Qual é a utilidade da poesia? O poeta coloca esta eterna questão. Valério Romão explica que a poesia é “uma forma especial porque está mais próxima de nós na arte, que são as palavras”.

Mas a poesia está agora “capturada” pelo olhar crítico de Valério Romão. "Acho que no momento está muito focado em 'instagramável' e instantâneo e Deixe-se capturar pelo dispositivo atrair a atenção dos contemporâneos.”

Admite que também utiliza as redes sociais para partilhar alguns poemas que nunca publicou em livros, explicando que “o formato em si está cada vez mais curto”.

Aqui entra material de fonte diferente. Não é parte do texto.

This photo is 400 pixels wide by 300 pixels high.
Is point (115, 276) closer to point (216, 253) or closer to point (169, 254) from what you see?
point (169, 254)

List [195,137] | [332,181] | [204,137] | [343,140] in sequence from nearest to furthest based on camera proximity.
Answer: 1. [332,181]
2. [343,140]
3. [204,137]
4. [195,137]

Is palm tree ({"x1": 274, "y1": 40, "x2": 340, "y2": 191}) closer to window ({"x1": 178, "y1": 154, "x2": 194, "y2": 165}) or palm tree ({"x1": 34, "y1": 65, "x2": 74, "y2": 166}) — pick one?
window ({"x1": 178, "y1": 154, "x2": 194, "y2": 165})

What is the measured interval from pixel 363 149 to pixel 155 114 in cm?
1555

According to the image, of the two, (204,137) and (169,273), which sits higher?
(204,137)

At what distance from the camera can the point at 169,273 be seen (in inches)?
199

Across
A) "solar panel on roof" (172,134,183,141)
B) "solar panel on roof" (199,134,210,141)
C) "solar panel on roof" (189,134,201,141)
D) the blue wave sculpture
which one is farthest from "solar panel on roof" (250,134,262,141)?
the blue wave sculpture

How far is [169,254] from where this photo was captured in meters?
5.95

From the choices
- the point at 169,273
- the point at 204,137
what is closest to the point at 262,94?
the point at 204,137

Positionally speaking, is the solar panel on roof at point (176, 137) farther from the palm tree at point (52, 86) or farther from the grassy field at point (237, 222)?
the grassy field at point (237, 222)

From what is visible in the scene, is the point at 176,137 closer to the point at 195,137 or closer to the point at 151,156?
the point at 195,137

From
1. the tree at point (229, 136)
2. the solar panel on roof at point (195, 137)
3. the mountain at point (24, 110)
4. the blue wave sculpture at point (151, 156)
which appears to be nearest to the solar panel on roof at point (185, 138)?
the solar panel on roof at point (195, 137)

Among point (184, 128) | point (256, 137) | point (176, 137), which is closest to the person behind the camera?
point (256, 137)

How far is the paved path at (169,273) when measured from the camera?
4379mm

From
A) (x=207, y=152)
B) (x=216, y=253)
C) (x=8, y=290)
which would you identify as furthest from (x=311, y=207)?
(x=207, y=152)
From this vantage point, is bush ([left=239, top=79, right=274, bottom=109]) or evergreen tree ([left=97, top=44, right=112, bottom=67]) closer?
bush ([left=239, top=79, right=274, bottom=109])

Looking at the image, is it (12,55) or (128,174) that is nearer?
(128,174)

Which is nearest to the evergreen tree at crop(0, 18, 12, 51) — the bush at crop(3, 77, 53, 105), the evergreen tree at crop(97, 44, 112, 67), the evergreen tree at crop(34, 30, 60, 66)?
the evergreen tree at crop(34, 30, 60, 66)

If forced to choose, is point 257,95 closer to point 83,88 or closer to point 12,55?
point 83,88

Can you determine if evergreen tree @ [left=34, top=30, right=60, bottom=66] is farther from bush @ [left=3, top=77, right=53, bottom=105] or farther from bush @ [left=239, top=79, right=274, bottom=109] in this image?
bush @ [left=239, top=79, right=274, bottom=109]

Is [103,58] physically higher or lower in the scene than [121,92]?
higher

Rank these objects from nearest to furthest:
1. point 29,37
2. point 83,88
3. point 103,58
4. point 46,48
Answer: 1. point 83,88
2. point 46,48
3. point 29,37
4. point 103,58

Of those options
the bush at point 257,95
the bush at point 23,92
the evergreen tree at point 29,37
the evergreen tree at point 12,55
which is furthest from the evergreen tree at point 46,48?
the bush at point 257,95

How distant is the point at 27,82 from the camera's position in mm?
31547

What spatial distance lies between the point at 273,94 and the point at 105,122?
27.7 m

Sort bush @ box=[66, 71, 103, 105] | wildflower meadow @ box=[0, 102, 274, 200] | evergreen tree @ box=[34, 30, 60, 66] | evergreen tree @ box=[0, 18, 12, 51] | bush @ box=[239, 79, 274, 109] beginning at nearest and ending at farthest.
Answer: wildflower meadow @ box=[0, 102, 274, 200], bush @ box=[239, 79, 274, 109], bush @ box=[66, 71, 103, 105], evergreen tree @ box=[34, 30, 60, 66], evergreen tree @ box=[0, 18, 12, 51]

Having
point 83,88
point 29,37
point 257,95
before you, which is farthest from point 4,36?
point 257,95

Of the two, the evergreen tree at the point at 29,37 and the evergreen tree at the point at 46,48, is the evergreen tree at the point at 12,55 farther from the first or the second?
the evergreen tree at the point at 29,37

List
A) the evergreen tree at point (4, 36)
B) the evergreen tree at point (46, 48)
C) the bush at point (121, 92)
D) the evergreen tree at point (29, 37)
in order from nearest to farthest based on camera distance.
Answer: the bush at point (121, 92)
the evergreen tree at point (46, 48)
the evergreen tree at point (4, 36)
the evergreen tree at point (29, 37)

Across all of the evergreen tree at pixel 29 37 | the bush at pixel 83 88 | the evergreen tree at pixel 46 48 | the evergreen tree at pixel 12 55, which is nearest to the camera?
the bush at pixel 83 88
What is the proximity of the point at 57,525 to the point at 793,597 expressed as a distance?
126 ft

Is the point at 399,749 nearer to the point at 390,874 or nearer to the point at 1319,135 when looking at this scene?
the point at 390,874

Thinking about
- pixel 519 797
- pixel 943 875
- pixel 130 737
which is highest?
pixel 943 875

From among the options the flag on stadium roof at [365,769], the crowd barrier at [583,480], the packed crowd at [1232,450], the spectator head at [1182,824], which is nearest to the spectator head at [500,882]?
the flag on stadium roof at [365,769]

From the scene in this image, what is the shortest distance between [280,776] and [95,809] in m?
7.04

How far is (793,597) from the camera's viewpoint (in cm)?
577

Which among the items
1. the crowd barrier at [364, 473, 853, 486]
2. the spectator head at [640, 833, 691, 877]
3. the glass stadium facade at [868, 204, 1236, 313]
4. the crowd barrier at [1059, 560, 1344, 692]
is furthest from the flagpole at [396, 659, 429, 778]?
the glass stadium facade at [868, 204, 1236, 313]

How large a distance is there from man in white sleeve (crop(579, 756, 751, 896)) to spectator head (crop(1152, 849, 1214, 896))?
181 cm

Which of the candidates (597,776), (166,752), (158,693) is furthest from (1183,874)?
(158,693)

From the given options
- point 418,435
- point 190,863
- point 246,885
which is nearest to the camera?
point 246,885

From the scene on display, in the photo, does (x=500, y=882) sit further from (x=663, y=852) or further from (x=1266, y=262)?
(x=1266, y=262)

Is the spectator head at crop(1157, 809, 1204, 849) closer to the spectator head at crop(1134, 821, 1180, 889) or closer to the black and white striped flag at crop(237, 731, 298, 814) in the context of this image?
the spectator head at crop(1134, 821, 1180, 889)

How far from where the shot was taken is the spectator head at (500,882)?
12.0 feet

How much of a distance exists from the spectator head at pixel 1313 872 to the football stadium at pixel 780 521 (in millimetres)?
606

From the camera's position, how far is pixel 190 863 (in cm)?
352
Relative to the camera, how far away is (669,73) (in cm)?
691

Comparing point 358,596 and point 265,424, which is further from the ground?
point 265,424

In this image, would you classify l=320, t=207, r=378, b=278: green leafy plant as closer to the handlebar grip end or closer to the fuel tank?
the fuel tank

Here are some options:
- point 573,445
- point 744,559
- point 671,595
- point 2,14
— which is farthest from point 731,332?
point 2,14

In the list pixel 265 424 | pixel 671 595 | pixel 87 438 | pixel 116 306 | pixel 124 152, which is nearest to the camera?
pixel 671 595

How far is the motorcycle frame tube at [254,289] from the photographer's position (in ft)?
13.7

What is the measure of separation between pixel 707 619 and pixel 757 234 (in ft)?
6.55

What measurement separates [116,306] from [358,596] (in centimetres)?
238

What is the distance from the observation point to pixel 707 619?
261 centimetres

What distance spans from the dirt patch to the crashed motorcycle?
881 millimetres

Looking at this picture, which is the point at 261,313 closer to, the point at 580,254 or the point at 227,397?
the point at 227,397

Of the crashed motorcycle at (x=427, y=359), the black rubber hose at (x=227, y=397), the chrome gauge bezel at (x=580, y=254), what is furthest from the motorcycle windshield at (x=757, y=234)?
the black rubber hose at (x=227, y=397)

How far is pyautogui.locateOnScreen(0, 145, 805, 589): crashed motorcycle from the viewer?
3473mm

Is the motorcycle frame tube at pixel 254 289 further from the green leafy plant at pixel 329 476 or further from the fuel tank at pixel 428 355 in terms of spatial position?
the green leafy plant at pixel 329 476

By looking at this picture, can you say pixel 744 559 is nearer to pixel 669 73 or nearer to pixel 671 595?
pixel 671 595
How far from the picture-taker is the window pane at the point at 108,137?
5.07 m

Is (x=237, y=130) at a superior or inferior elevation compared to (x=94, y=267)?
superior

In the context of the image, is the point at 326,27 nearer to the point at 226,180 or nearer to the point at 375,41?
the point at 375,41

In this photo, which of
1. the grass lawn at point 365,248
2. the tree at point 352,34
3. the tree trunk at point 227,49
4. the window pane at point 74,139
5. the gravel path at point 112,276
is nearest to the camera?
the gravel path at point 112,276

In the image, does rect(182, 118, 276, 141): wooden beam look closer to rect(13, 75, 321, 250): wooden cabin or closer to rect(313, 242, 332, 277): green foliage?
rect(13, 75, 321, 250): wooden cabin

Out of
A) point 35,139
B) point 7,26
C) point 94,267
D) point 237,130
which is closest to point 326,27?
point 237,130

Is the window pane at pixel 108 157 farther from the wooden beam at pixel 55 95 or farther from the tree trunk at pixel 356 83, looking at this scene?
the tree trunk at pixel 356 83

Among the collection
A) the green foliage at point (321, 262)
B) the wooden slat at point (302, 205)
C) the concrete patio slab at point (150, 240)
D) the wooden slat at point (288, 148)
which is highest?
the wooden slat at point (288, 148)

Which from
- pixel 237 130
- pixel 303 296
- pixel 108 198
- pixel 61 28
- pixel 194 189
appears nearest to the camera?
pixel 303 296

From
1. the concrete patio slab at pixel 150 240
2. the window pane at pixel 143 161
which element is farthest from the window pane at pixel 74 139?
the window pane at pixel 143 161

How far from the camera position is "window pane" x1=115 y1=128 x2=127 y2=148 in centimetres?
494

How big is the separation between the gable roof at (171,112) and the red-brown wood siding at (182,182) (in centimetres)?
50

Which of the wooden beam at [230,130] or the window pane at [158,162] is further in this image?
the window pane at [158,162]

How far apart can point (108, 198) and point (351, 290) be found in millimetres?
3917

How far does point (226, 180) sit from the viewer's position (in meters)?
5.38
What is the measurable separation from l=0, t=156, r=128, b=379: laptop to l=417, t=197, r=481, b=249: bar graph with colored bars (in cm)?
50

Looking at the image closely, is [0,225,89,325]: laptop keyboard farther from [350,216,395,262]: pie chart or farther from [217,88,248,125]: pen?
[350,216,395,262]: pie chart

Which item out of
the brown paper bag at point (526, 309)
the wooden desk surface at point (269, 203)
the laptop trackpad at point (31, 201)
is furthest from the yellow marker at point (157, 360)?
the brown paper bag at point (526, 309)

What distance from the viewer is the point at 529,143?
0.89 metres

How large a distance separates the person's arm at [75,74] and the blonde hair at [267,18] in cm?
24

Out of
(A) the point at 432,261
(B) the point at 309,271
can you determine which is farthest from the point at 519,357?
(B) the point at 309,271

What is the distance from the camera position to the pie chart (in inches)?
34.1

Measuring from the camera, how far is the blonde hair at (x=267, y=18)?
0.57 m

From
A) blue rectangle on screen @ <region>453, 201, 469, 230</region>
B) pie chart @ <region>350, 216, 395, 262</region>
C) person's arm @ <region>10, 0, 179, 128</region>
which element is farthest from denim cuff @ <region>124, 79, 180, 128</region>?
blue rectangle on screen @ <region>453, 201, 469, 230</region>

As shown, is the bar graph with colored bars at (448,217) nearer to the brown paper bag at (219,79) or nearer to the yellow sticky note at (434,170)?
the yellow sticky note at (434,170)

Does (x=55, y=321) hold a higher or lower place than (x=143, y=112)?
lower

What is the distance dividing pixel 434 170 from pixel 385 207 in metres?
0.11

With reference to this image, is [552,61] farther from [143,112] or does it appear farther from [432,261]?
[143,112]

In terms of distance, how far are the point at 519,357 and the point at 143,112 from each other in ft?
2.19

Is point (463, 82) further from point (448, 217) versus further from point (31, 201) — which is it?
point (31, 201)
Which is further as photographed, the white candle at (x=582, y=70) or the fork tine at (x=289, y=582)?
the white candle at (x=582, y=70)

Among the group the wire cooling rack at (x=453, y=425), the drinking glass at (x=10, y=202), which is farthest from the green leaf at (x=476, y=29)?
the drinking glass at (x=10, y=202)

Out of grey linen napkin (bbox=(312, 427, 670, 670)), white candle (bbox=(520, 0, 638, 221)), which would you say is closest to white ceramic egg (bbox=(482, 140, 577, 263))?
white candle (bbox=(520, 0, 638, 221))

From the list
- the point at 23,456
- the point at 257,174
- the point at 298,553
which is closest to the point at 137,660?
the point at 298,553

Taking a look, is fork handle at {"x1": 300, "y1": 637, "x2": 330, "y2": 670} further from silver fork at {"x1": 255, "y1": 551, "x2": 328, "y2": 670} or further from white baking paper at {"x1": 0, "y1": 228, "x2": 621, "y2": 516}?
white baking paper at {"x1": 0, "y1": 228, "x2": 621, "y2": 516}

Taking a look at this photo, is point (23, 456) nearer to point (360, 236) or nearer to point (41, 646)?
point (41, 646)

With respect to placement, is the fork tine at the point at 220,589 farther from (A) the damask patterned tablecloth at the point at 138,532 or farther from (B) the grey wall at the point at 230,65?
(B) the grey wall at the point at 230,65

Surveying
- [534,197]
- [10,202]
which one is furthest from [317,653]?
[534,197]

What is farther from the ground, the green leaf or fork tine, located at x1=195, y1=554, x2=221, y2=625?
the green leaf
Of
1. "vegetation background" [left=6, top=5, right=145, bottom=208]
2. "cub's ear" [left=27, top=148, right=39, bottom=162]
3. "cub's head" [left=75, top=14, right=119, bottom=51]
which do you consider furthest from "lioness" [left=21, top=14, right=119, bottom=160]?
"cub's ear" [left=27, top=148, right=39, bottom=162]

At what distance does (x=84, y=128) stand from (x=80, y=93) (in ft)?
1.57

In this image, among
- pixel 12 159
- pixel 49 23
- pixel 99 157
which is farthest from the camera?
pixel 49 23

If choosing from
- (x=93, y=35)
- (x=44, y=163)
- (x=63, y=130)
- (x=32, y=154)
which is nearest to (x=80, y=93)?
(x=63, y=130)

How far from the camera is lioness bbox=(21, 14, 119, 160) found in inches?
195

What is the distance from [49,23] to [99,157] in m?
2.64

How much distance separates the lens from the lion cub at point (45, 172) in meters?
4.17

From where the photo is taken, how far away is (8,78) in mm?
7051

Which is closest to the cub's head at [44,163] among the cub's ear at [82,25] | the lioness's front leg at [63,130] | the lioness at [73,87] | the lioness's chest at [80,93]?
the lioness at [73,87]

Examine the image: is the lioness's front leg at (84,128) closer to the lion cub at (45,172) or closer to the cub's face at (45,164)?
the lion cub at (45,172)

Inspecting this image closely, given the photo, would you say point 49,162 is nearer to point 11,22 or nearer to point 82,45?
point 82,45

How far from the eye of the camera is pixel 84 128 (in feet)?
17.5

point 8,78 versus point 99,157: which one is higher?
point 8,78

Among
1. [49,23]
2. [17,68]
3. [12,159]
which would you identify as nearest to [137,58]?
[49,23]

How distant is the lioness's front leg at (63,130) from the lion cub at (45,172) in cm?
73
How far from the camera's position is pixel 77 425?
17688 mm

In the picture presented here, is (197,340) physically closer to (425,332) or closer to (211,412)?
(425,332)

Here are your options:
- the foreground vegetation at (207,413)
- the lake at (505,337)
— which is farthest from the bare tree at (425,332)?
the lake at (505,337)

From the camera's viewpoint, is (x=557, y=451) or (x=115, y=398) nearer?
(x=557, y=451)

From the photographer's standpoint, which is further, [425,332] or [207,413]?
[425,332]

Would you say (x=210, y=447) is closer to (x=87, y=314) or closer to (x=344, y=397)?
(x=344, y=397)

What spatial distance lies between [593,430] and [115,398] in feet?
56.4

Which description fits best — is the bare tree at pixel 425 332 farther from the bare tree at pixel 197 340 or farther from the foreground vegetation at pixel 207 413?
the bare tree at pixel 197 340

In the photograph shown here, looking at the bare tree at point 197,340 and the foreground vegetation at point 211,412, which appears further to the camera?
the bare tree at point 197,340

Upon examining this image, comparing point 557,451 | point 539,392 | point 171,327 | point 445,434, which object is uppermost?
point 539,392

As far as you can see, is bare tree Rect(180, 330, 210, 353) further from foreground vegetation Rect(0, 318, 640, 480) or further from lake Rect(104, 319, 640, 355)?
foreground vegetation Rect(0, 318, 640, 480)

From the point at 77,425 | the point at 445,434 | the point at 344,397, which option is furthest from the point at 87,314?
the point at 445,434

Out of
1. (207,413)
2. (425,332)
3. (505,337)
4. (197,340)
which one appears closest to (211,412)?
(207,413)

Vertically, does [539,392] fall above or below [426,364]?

"Agora devemos Cabe em um quadrado, porque é isso que o Instagram quer. Mas nem tudo é poesia. 80 ou 90% do que você faz é absolutamente “impossível”. "

Quando os leitores tiverem esta coleção de poemas para ler, o autor já estará trabalhando na próxima obra. "Pretendo publicar um romance este anoestou trabalhando nisso agora. Vamos ver quando”, disse ele.